Ainsi que l’a annoncé le Président de la République au Caire, la France se propose donc d’organiser à Paris début juin une réunion ministérielle qui rassemblerait notamment les membres du Quartet, les membres permanents du Conseil de sécurité, la Ligue arabe ainsi que d’autres acteurs régionaux et européens. Cette réunion aura trois objectifs :

tout d’abord, je l’ai dit, réaffirmer le soutien de la communauté internationale à la solution des deux Etats et les grands principes de résolution du conflit. Nous nous appuierons sur le rapport que présentera le Quartet et qui fournira l’un des fondements de notre action ;

deuxième objectif : rassembler les engagements concrets que pourra apporter la communauté internationale. Nous mettrons en place à cet effet des groupes de travail pour produire un paquet global d’incitations qui pourrait comprendre notamment un Partenariat spécial européen, la réaffirmation de l’Initiative arabe de paix ainsi que des garanties économiques et de sécurité ;

troisième objectif : définir le calendrier, les objectifs précis et la méthode d’une conférence internationale que nous souhaitons organiser à l’automne. Celle-ci aura pour objectif de poser les bases d’une relance d’un processus de négociation crédible dans un cadre internationalement agréé.

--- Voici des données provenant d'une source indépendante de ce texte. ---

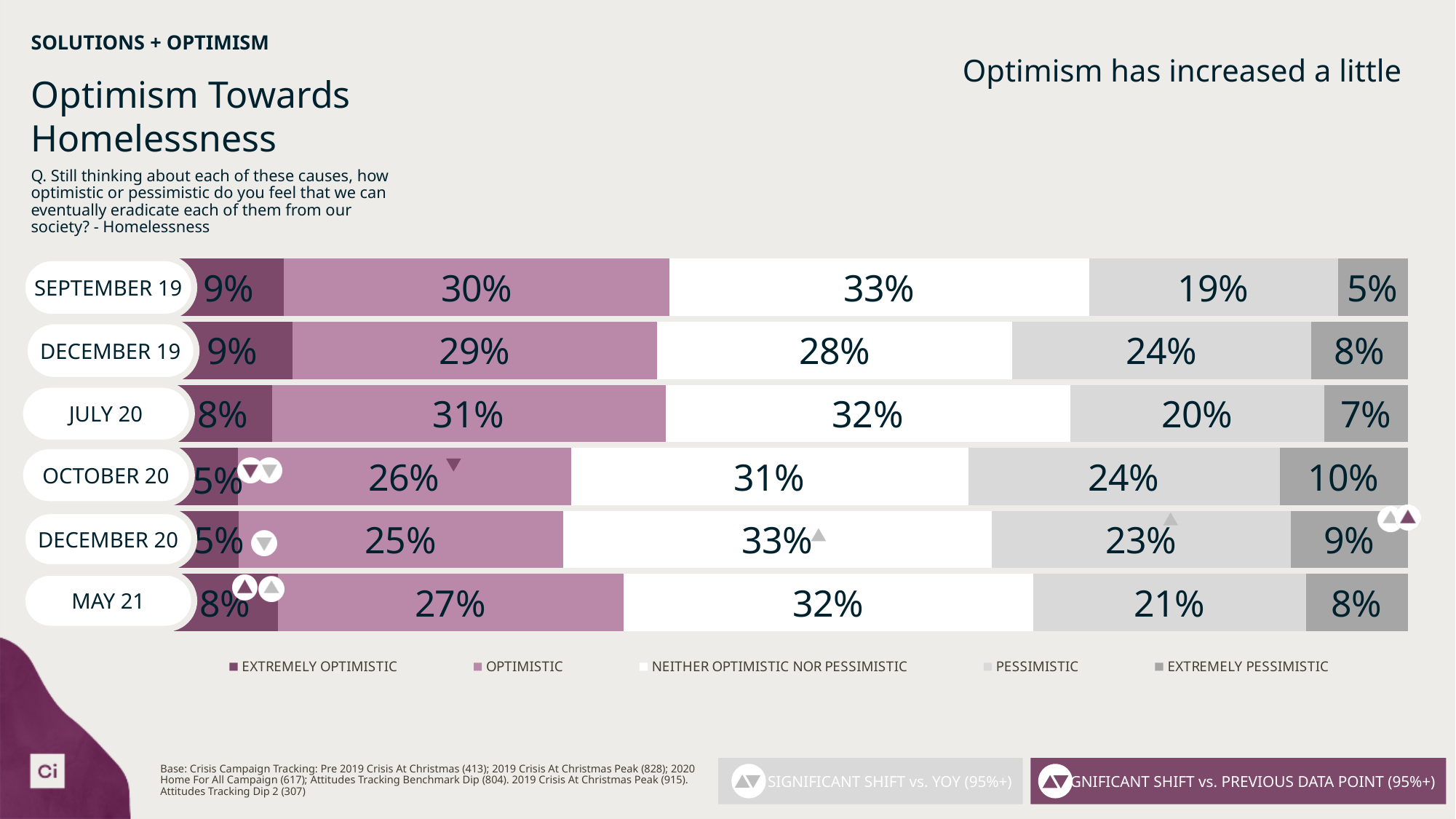
Which period has the lowest Extremely Pessimistic value? September 19 What kind of chart is shown on the slide? Stacked bar chart Which period has the larger Neither Optimistic Nor Pessimistic value, September 19 or December 19? September 19 Which period has the highest Optimistic value? July 20 What is the Neither Optimistic Nor Pessimistic value for December 20? 33% What is the first entry in the chart legend? Extremely Optimistic What is the sum of the printed values in the May 21 bar? 96% What is the Extremely Pessimistic value for October 20? 10% How many series does the legend list? 5 By how many percentage points did the Pessimistic value change from September 19 to December 19? 5 percentage points How many time periods are shown in the chart? 6 What percentage of respondents were Optimistic about homelessness in July 20? 31%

Depuis l’adoption de la résolution 181 votée par l’Assemblée générale des Nations unies en 1947, la solution à deux Etats a été la boussole collective de notre organisation. La France a conscience de la difficulté de la tâche s’agissant d’un conflit sur lequel tant de bonnes volontés ont échoué. Nous estimons pourtant qu’il est de notre responsabilité collective de ne pas renoncer, de ne jamais renoncer. Notre ambition n’est pas de prétendre pouvoir, seule, réussir là où d’autres ont buté. L’ambition de la France est d’être un trait d’union, de mettre à profit notre expérience et nos liens avec les parties et la région pour faire émerger une démarche consensuelle. C’est cette méthode exigeante qui nous parait la mieux à même d’avancer, d’avancer en terrain solide et de créer les conditions d’une négociation crédible.